Material for the task Block Start

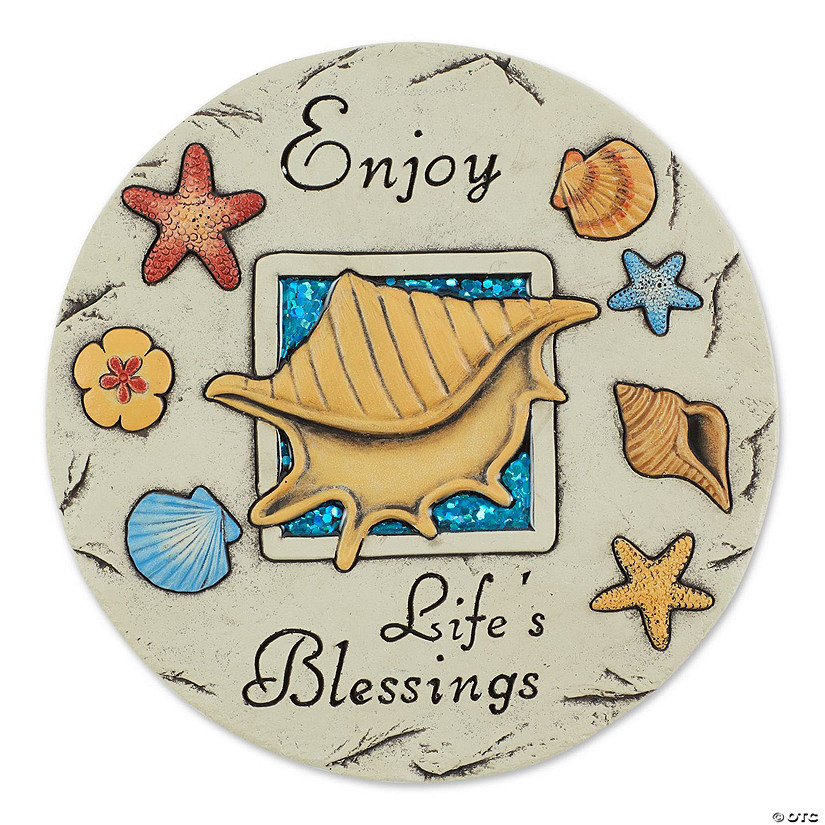 Enjoy Life'S Blessings Stepping Stone Image
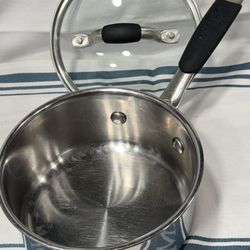 Calphalon 1 Quart Saucepan with Lid $19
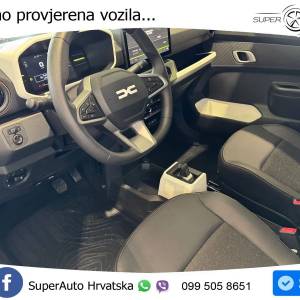 Dacia Spring Electric Extreme 65 KS, KAM+KEY+LED+LANE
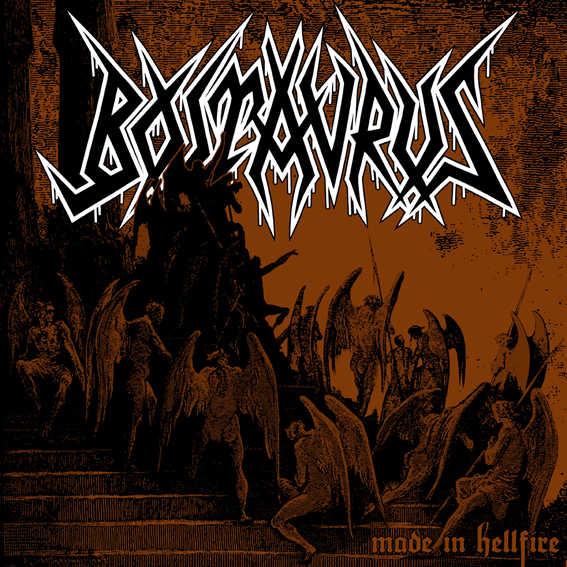 BOSTAURUS "Made in hellfire"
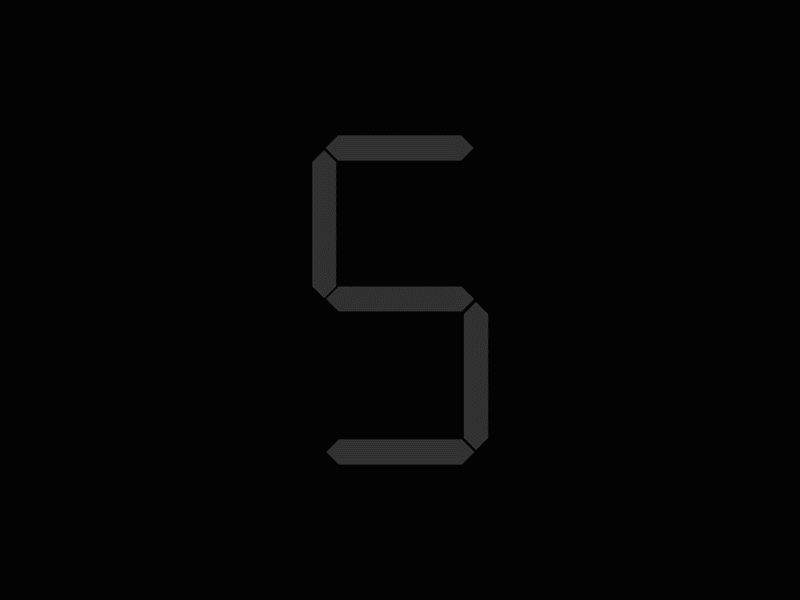 5 36 days 36 days of type 36 days of type lettering number 5 numeral typedesign typography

Material for the task Block End

* Exercise details *
In the copy, no picture may appear; the records themselves must be output exactly.

* Exercise answer *
 Enjoy Life'S Blessings Stepping Stone Image
 Calphalon 1 Quart Saucepan with Lid $19
 Dacia Spring Electric Extreme 65 KS, KAM+KEY+LED+LANE
 BOSTAURUS "Made in hellfire"
 5 36 days 36 days of type 36 days of type lettering number 5 numeral typedesign typography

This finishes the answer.